And it does.
Spring water isn’t magical (so they say), but a proper balance of minerality, ph, and provenance makes a huge difference to the quality of our favorite leafy infusion.
So it should come as no surprise that the Tea Institute sources our own water from near by Roaring Spring, PA. Once (soon to be twice) a semester, a group of our intrepid researchers and artists ventures out to fill ~100 gallons of water. That’s half a ton if you’re keeping count. The Institute will use that in about a month and a half; not a very water intensive operation really, untill you think we’re ingesting the great majority of it!
Most of that water is simply stored and boiled with active bamboo charcoal from Taiwan. Our tetsubans give the water a slight sweetness (free iron cations bind with calcium which activates sweet receptors… so ghost sweetness… kinda…) and a more present clean mouth feel.

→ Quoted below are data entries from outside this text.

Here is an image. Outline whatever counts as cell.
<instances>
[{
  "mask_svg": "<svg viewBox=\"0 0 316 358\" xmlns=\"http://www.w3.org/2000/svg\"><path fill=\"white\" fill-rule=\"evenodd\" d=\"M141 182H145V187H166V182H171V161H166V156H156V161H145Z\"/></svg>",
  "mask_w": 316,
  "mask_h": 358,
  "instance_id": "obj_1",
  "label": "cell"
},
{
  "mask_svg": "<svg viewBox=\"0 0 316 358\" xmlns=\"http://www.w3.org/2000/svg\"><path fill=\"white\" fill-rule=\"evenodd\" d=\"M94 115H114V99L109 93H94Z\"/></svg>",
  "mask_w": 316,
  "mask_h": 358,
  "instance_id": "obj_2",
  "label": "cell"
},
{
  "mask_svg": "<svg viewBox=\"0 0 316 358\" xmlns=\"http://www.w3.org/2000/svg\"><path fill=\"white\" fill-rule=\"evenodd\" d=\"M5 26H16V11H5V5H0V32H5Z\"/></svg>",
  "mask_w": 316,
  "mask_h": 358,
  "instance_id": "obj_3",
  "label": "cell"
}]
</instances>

A small portion of our water is put into ageing jars for salt-ion exchange experiments; the aged water is amazingly light and airy. We can only age about 2 gallons at a time, and our current batch has been ageing for more than 4 months!
This is only used for the most special of tea!
Driving out to the spring one fine summer day, we made ChaXi in view of the spring and old paper factory that still bears the towns name.
We boiled the spring water with 3 pieces of our LongYan Charcoal, the aroma filled the air as we carried the jugs back to the car. With only a little too much work, the water was boiling in about 40 Minutes. Most of that time was simply getting the super dense charcoal lit! (it really just requires a blow torch a’la Stéphane Erler)
The ChaXi had a simple branch warped with a string of late bloom flowers, and I used my white porcelain travel set on wooden blocks set atop large green leaves. We brewed our ‘palace grade Dian Hong’ for such a event.
I would call this a success, but I’m still at 0 Okapi’s for Pennsylvania.
Looks like I need to step up my tracking game.